Selection
------------
Consequently, building this or similar IoT applications efficiently, requires means to find suitable topics solely based on sensor or actuator metadata. Through these means, the communication effort between middleware providers, who make topics available, and application developers could be significantly reduced. To enable this, we introduce the Topic Description Language for the IoT. We describe our concepts and approach based on this scenario throughout the paper.

3 Requirements

In this section, we specify requirements for the TDLIoT. These requirements originate from experiences with the above described scenario, as well as from expert interviews in the scope of the German industry projects SmartOrchestra [3] and IC4F [1]. These projects have many industry partners with expertise in IoT applications. The goal is the definition of a commonly accepted language that is applicable for most use cases. The expert interviews and the literature research resulted into the following five requirements:

(A):

Genericness. The IoT is very heterogeneous with respect to the existence of different devices, sensors, and actuators. In order to develop a future-proof topic description, the TDLIoT is required to be generic in a way that it supports all kinds of devices, sensors, and actuators, and is not restricted on specific kind of hardware.

(B):

Technology independency. The technologies used in the IoT are very heterogeneous. Many communication protocols, gateways, and middleware solutions exist to build IoT applications. Therefore, the TDLIoT concepts need to be technology independent in order to be realized, for example, using different protocols.

(C):

Self-containment. A TDLIoT description needs to be self-contained, which means it contains all required information to describe, find, and access topics of sensors and actuators. Consequently, it should not be necessary to access external sources to retrieve additional information about the topics of interest.
------------
Does each statement agree with the requirements passage? Answer yes or no for each and quote the words from the passage that decide it.
1. The requirements drew partly on expert interviews in the German industry projects SmartOrchestra and IC4F.
2. The TDLIoT may be limited to a specific kind of hardware.
3. A TDLIoT description may need external sources for additional information about the topics.
You won't need the data.

[Contour labeling data]
------------
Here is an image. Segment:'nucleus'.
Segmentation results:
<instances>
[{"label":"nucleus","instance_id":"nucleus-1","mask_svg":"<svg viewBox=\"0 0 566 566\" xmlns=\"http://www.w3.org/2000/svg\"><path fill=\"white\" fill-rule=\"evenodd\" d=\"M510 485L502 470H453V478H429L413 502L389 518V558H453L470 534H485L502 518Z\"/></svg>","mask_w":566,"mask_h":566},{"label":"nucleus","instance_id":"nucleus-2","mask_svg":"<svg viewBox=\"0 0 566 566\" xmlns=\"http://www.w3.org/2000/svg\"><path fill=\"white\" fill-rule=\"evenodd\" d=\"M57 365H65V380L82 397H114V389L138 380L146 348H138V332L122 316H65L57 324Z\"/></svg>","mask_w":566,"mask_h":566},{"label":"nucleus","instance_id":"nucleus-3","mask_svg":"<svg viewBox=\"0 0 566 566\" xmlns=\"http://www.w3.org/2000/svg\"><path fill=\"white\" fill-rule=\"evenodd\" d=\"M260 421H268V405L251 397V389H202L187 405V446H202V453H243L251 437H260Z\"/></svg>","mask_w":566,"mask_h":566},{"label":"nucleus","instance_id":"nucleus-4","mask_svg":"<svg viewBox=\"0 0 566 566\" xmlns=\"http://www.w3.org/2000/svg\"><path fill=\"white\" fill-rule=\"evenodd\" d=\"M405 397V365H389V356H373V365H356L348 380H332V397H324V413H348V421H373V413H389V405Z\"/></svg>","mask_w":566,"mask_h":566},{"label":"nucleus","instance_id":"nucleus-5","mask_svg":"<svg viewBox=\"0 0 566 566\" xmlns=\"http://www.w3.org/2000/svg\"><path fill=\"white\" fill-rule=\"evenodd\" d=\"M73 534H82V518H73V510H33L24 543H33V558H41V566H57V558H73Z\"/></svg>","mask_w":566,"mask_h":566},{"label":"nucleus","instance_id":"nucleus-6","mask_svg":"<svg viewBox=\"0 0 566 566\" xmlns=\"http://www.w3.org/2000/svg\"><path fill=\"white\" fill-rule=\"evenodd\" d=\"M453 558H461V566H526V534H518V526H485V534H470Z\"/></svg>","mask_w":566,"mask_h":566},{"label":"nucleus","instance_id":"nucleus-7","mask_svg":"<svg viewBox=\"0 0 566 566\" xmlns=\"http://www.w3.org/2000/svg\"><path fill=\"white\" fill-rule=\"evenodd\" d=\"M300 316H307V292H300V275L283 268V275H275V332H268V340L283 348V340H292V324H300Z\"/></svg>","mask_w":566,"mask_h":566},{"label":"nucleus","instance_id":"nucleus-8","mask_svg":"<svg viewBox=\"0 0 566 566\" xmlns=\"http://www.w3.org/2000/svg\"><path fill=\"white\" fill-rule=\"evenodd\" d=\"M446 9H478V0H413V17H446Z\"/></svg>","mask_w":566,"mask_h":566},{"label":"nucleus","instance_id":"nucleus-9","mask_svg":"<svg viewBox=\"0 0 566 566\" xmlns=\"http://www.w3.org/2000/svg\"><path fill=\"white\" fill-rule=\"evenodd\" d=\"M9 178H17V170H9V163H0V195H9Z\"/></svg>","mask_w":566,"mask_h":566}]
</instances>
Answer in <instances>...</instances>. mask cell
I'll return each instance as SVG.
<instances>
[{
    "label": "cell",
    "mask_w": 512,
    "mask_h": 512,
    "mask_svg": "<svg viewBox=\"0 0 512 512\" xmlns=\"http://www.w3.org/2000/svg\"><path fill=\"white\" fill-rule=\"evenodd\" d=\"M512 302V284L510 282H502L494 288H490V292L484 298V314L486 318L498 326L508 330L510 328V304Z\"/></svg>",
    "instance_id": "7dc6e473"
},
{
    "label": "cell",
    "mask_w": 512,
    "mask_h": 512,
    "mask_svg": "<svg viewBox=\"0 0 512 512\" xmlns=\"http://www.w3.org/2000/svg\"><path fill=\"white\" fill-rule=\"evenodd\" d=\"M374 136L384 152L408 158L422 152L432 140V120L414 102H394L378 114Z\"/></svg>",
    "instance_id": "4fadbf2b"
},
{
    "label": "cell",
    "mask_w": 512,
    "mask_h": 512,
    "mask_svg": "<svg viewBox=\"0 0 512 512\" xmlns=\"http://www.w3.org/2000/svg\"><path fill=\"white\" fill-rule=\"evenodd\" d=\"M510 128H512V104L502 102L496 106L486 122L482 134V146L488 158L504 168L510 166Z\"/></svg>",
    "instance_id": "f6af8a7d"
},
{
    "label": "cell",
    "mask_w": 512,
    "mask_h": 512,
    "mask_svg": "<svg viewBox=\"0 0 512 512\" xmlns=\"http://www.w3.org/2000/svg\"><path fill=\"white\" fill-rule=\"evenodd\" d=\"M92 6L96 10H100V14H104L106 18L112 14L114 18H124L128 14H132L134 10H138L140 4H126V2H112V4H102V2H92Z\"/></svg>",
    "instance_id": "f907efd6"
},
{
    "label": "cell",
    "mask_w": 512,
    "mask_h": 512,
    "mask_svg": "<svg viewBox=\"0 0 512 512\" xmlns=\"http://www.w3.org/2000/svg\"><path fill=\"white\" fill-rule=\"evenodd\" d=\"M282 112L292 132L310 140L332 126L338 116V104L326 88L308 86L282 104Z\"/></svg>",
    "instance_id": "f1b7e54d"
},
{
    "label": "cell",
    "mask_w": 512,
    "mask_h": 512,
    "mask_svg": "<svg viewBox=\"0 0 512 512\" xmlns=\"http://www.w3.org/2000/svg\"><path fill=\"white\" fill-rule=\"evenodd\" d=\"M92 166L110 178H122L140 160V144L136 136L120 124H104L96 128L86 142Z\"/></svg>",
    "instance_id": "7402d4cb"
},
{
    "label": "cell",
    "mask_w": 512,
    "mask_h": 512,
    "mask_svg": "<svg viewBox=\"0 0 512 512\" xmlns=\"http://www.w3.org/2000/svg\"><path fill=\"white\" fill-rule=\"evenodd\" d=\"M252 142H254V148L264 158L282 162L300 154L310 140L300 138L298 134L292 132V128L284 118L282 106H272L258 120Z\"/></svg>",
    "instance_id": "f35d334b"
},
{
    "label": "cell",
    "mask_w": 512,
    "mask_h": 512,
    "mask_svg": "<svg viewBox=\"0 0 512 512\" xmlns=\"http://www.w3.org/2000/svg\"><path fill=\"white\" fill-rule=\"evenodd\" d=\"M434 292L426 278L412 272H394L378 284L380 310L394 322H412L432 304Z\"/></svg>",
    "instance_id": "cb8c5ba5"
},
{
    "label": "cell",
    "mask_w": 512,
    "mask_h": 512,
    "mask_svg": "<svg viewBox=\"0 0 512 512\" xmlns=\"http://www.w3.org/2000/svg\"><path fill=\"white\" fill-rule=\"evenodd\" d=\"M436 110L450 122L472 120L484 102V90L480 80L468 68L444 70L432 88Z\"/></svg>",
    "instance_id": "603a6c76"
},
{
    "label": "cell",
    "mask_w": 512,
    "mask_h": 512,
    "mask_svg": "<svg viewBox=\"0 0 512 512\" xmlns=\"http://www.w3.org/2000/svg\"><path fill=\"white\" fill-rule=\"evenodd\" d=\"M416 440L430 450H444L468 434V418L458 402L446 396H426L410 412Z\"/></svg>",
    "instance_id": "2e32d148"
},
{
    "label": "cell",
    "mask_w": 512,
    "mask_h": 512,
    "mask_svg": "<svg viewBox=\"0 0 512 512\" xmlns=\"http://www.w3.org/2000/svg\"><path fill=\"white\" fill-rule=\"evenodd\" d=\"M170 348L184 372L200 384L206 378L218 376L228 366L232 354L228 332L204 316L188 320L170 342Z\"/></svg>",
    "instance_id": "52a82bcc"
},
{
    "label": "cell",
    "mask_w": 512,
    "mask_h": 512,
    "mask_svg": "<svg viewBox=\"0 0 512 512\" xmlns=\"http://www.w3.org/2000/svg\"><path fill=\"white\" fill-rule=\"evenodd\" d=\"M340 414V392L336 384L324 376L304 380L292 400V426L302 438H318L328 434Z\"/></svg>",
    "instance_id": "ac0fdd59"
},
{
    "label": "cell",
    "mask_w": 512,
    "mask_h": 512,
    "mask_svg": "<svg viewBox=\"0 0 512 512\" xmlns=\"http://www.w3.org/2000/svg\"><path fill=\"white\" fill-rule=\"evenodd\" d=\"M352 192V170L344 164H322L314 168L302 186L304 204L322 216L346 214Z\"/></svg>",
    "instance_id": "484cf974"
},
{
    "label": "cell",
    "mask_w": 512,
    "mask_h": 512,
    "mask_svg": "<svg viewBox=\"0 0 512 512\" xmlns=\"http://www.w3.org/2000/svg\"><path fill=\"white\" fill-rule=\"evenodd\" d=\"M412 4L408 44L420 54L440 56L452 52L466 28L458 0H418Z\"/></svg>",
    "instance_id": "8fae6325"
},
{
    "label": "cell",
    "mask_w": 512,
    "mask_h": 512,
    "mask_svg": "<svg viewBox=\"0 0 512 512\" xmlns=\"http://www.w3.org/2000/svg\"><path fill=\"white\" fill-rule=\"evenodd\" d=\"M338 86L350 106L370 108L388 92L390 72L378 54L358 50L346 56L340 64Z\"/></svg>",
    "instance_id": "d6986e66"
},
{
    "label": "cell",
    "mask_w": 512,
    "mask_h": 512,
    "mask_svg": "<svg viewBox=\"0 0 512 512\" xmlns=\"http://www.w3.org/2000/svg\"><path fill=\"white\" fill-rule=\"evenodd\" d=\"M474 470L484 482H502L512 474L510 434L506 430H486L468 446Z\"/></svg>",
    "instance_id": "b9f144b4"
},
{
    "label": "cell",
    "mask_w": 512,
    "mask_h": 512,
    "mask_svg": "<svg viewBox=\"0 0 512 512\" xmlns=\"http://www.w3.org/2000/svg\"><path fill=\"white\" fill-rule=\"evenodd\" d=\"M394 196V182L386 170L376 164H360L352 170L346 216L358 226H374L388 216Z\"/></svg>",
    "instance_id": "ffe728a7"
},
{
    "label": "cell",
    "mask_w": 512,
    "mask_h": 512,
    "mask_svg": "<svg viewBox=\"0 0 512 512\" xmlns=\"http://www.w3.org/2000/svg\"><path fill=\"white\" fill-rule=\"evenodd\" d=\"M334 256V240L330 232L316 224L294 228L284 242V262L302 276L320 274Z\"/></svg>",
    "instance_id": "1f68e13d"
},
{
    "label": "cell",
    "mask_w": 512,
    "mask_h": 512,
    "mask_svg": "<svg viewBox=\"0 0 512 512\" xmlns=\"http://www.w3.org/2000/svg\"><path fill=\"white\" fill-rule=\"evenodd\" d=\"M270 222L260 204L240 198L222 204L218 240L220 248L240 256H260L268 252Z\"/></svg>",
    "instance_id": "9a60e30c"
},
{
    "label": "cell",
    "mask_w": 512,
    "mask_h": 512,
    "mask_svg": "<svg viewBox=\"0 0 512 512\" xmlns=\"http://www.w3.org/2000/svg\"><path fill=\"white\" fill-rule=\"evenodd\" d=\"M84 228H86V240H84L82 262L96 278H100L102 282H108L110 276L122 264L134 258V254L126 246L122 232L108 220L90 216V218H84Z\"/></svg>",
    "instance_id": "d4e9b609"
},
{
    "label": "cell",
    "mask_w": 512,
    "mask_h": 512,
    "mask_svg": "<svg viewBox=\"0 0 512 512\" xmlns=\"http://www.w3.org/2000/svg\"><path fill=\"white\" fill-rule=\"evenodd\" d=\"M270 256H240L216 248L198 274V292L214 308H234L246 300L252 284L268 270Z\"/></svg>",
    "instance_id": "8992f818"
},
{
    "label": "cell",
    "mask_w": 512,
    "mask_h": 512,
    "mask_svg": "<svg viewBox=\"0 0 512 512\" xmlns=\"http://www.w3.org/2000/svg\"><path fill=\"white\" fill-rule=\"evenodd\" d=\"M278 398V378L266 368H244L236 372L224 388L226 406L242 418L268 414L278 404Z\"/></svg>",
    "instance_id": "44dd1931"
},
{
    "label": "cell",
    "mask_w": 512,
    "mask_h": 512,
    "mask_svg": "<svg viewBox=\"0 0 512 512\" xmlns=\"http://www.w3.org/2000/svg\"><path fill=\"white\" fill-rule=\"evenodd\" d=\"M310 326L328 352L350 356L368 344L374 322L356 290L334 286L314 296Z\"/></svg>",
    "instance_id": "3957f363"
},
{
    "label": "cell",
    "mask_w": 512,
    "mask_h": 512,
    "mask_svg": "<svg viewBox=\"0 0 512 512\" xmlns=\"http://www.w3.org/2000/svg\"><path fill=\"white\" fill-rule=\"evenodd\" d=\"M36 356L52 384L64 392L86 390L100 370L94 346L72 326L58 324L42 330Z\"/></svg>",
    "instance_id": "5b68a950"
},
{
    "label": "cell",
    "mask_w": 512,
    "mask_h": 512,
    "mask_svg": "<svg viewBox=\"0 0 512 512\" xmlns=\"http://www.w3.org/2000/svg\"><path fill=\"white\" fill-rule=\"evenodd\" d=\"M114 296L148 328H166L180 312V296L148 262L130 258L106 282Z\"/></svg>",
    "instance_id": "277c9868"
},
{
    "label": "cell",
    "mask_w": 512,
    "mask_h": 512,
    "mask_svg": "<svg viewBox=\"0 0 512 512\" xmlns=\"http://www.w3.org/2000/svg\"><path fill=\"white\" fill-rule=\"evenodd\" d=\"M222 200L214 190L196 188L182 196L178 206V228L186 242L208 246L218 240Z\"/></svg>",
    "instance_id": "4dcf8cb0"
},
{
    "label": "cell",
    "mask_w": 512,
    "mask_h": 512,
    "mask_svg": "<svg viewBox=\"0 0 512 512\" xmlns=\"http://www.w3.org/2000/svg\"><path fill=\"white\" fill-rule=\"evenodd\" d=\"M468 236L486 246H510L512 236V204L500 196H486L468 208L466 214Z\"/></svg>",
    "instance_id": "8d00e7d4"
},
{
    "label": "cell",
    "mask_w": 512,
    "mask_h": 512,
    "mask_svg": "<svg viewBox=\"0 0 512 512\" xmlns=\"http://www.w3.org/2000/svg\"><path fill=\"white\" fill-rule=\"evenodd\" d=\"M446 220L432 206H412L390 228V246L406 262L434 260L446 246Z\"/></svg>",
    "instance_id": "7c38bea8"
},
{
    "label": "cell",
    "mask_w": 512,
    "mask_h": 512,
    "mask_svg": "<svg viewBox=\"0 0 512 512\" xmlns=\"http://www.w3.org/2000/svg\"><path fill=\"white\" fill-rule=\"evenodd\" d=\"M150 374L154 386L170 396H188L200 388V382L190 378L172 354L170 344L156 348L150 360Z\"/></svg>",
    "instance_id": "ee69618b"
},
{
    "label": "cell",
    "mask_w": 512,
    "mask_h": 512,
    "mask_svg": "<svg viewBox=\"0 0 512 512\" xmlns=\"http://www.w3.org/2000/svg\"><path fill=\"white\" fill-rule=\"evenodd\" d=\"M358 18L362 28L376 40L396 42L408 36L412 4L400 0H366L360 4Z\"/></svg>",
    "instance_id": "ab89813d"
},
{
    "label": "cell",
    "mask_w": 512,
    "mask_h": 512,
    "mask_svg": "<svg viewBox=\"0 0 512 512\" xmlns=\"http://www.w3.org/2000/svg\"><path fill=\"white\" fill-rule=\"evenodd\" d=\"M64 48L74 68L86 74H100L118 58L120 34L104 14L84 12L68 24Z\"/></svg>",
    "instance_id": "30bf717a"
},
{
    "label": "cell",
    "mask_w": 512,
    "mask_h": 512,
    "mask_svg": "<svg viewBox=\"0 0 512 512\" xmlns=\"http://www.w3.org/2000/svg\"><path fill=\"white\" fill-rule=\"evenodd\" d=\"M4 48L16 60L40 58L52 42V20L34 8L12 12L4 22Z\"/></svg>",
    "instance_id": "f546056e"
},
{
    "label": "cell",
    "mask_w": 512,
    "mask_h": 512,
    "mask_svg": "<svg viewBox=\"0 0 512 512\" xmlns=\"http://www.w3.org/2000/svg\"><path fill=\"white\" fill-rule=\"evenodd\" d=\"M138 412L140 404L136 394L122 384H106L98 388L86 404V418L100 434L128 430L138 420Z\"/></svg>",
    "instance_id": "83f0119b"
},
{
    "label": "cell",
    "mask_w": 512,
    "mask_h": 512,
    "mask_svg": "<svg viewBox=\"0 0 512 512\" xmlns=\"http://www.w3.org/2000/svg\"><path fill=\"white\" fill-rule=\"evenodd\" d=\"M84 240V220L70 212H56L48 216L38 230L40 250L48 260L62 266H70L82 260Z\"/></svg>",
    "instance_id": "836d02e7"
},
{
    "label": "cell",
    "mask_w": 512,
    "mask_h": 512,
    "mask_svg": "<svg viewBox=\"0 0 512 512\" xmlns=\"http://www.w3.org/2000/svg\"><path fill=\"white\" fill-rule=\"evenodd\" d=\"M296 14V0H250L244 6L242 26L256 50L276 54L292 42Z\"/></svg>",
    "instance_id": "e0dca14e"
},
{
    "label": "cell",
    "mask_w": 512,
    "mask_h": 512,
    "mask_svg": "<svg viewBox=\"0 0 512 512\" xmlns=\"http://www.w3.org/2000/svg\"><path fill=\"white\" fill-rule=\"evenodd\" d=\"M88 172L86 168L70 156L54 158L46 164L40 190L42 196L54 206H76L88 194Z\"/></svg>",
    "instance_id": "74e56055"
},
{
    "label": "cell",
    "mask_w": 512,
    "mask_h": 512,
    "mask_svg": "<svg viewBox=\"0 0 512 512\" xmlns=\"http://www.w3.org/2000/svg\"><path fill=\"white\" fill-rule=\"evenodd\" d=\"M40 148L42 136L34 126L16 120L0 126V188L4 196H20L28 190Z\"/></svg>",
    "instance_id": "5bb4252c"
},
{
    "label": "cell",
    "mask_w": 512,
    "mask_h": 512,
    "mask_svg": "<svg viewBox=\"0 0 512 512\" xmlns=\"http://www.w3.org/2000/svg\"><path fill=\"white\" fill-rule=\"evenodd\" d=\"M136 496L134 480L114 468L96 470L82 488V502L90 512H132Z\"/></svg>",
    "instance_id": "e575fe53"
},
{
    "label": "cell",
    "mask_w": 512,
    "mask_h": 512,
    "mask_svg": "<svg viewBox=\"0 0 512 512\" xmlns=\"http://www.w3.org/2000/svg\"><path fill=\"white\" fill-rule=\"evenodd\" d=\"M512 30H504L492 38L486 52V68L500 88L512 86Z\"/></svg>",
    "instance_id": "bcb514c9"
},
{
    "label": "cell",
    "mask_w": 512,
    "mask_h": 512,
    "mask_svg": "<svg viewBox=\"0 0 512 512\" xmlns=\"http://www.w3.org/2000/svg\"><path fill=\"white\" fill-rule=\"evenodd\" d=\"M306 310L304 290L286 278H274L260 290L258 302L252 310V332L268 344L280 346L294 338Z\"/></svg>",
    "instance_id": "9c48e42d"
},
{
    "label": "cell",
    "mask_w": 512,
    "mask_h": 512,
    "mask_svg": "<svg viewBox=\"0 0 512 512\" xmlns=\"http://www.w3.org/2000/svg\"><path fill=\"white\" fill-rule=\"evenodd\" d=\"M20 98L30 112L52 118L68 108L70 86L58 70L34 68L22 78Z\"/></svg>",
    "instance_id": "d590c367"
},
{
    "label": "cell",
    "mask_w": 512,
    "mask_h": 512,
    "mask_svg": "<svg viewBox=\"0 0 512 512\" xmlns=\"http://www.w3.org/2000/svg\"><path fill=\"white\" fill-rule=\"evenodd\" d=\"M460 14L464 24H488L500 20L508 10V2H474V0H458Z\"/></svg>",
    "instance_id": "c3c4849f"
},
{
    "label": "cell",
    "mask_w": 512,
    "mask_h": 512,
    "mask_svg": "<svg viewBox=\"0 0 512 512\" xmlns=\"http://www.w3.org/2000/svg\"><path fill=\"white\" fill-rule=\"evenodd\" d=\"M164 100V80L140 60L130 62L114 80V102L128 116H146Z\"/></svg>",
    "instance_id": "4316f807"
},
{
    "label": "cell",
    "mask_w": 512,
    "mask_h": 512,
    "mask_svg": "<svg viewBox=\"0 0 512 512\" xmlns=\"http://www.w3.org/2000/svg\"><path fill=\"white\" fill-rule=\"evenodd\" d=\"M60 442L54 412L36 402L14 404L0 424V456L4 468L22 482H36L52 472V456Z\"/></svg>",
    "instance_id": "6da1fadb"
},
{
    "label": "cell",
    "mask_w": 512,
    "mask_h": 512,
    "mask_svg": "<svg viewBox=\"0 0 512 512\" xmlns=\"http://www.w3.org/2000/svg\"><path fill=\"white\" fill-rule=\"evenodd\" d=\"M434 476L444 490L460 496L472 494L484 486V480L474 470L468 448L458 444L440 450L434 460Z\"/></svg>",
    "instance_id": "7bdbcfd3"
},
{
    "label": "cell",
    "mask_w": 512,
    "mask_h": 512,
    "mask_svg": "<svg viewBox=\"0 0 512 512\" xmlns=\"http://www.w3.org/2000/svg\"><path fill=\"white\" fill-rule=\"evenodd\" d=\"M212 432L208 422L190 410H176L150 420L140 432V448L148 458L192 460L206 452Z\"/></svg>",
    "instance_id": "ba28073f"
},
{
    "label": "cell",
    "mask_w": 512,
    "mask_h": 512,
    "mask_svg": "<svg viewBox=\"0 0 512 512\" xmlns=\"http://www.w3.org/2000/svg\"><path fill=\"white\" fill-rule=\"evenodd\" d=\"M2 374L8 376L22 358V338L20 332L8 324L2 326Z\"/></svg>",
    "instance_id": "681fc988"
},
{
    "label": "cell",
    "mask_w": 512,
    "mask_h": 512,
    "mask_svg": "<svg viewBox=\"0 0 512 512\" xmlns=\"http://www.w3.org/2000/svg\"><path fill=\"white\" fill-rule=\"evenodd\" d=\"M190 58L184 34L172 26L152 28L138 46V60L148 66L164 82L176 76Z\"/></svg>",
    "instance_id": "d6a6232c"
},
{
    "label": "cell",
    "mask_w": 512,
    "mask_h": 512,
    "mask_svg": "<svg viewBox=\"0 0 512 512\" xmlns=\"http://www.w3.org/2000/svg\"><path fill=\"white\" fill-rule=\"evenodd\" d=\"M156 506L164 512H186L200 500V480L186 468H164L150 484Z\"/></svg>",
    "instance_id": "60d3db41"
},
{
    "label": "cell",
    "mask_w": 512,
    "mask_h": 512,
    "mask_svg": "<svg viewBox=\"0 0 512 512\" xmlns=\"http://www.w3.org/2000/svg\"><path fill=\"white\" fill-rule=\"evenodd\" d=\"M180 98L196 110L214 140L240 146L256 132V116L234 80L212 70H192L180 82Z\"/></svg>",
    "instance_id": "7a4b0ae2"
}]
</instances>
------------
Written answer
1. Yes: "as well as from expert interviews in the scope of the German industry projects SmartOrchestra"
2. No: "is not restricted on specific kind of hardware"
3. No: "it should not be necessary to access external sources to retrieve additional information about the topics of interest"